Not many people know where their steak comes from. At some point along the chain of convenience, they understand it started with an actual animal, but by the time it arrives on their dinner plate, it has been processed and packaged beyond recognition.
There was a time when shoppers expected to know a great deal about the beef they were purchasing: the age and health of the animal, where it originated, what it ate, and perhaps even its quality of life.
That all changed in the 1880s when an entrepreneur named Gustavus Swift introduced Chicago-dressed beef. Until Swift came along, cattle were shipped live by rail from the Union Stockyards in Chicago to the big urban centers of the East Coast. It was a brutal five-day journey. The cattle went without food or water, and arrived at the slaughterhouse traumatized and underweight.
Swift’s innovation was to slaughter the animals in Chicago and then ship the sides of beef in refrigerated rail cars. The result was considerable cost savings and cheaper meat for consumers. He had an inexpensive, competitive product, but Swift’s marketing problems had just begun.

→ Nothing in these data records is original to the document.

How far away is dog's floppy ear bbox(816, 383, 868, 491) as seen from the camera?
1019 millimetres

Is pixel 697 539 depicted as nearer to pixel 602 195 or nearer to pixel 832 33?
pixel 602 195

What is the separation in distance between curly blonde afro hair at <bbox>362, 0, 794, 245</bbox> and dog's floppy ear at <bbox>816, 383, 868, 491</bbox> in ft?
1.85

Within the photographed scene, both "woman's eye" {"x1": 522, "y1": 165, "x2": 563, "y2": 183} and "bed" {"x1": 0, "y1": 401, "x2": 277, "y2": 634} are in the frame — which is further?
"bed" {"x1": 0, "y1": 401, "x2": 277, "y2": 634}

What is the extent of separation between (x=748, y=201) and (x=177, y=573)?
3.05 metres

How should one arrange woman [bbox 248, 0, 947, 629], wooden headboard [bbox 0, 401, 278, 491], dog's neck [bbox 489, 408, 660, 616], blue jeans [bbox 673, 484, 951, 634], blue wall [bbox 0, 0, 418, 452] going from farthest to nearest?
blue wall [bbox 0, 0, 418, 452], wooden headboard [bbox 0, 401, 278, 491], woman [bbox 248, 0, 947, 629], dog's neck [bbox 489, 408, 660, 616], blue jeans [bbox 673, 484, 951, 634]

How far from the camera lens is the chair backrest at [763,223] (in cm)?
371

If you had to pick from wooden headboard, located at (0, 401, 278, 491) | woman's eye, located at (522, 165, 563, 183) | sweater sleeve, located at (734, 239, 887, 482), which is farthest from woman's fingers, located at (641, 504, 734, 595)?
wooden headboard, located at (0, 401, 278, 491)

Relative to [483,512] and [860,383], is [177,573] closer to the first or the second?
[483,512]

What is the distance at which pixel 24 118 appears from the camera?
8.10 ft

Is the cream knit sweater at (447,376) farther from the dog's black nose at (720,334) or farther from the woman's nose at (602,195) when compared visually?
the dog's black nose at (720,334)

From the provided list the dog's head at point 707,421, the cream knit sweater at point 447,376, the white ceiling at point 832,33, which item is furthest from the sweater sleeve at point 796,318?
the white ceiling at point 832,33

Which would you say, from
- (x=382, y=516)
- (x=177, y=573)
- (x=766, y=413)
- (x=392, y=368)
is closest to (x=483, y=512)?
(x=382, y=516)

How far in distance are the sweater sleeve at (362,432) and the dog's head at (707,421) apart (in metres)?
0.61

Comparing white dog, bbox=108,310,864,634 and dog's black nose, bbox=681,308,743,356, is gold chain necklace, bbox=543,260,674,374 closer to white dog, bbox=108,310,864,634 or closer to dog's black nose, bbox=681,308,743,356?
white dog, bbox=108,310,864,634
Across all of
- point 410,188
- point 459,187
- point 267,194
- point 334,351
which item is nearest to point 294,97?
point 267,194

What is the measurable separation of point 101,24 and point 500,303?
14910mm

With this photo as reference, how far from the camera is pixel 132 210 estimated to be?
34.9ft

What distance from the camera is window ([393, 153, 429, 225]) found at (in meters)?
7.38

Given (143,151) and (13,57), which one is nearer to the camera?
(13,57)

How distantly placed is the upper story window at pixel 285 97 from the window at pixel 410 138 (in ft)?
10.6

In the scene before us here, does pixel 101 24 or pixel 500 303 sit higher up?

“Once the Chicago-dressed beef arrived, Swift had to overcome a final obstacle more hampering than the distance, rot, and heat he’d handily overcome: customer revulsion,” Ann Vileisis explains in Kitchen Literacy. “To cooks and eaters accustomed to having a slaughterhouse just outside every town or city, ‘the very idea of Chicago-dressed beef was repugnant.’”
But people soon became accustomed to the idea of buying cheap mystery meat and, over the next century, consumers would become more alienated from the realities of food – coaxed away from instinctual relationships by low prices and clever marketing.
Swift’s ingenuity, however, has come with a terrible side effect. As investigative journalist Eric Schlosser exposed in Fast Food Nation, American slaughterhouses have become unsanitary and dangerous “cogs in the great machine.” In February 2008, the US Department of Agriculture issued the largest beef recall in history after workers were discovered dragging sick cows to slaughter.
Disgust with mystery meat is starting to seep back into the public consciousness as people realize that convenience has health consequences. When we bite into that anonymous, chain-store burger, we’re eating something that would have turned the stomach of our ancestors. Some things are worth knowing.